McCollum was first handed literature about Asperger’s about 10 years ago by a former lawyer. But before he could be evaluated, McCollum was sentenced by a Manhattan judge who said she had looked up the disorder online and decided he didn’t have it. He has since been diagnosed by doctors on both sides, and it took a while before it started to make sense to him.
His arrests sound vaguely like tall tales where he plays the well-meaning folk hero. In his most recent case, he says he was hired by Trailways to pick up a crew of flight attendants because the driver didn’t show up for work, a version prosecutors dispute. When he was arrested, he was alone.
McCollum grew up in Queens, near the 179th Street station on the F and E lines, and would go there after school where conductors and other train operators got to know him. He says he absorbed information at a rapid pace but never quite understood the social rules, another hallmark of the disorder. But autism was rarely diagnosed then. He was soon cutting class to be near the tracks.
At 15, he piloted an E train from 34th Street – his favorite subway station – six stops to the World Trade Center without any passengers noticing. It started the cycle he’s been in for years. He’s never held a steady job. He took the civil service exam to work for the Metropolitan Transit Authority but didn’t pass. It wouldn’t matter anyway, said an MTA spokesman: “We would not hire anyone who has previously stolen one of our trains.”
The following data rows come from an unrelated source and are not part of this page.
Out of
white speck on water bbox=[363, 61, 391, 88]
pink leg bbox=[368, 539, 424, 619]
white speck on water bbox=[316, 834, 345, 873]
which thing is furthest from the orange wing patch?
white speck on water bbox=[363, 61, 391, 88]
McCollum presents a confusing challenge for the criminal justice system. He’s not violent. He just drives the routes, fixes broken tracks and works alongside other transit employees without an official job. But, as prosecutors have long said, he could cause an accident or injure someone.
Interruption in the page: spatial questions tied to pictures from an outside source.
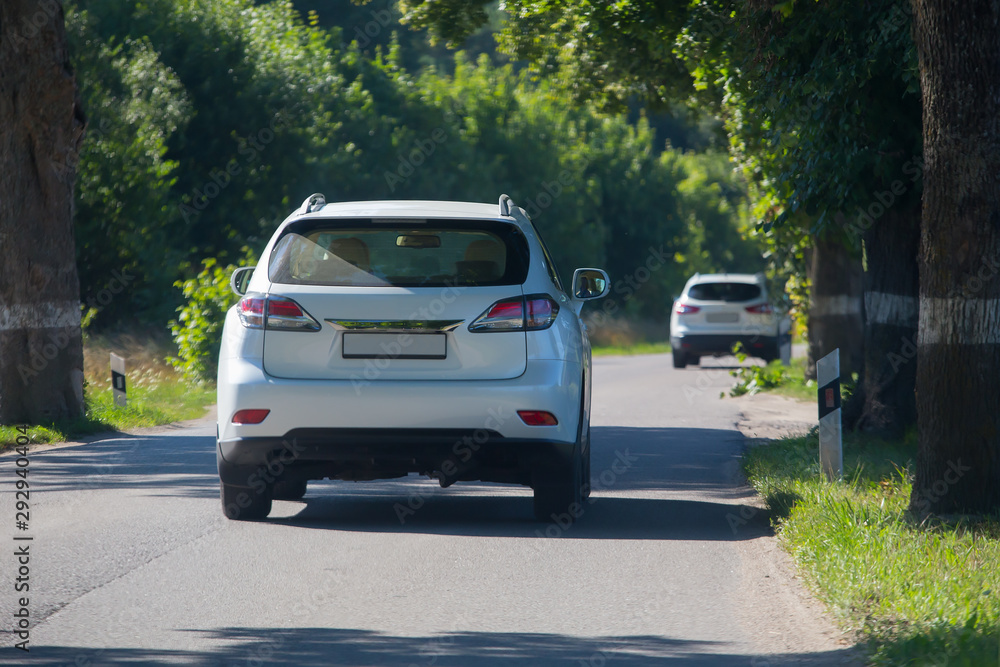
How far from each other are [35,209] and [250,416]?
22.9 ft

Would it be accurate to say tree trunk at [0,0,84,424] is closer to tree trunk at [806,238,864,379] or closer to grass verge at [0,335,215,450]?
grass verge at [0,335,215,450]

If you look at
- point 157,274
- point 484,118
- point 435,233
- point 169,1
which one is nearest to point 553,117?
point 484,118

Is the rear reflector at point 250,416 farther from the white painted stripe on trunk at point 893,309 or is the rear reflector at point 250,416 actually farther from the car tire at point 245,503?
the white painted stripe on trunk at point 893,309

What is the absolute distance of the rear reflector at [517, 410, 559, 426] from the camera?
6926mm

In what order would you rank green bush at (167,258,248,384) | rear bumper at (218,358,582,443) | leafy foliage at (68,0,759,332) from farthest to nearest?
leafy foliage at (68,0,759,332)
green bush at (167,258,248,384)
rear bumper at (218,358,582,443)

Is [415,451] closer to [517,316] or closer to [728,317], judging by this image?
[517,316]

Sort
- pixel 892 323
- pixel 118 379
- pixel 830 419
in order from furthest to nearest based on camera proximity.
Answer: pixel 118 379 < pixel 892 323 < pixel 830 419

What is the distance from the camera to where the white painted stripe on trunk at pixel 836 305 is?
19484 mm

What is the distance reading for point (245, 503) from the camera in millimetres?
7668

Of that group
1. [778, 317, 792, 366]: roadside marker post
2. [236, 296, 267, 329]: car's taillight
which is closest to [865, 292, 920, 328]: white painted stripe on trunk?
[236, 296, 267, 329]: car's taillight

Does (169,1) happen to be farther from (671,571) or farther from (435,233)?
(671,571)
Michael John Carley, who founded the nonprofit Global and Regional Asperger Syndrome Partnership where McCollum used to attend support group meetings, says there are really no programs for autism-spectrum people who tangle with the law. Unlike a drunken driver who can avoid jail by going to rehab, McCollum’s only option has been jail.
Butler, his current attorney, said it’s really up to McCollum to get better – or be rearrested and face a longer sentence.
For what it’s worth, McCollum said he doesn’t want to operate trains anymore when he gets out – they’ve become too computerized.
“They’re doing away with everything from the old days, it seems,” he said.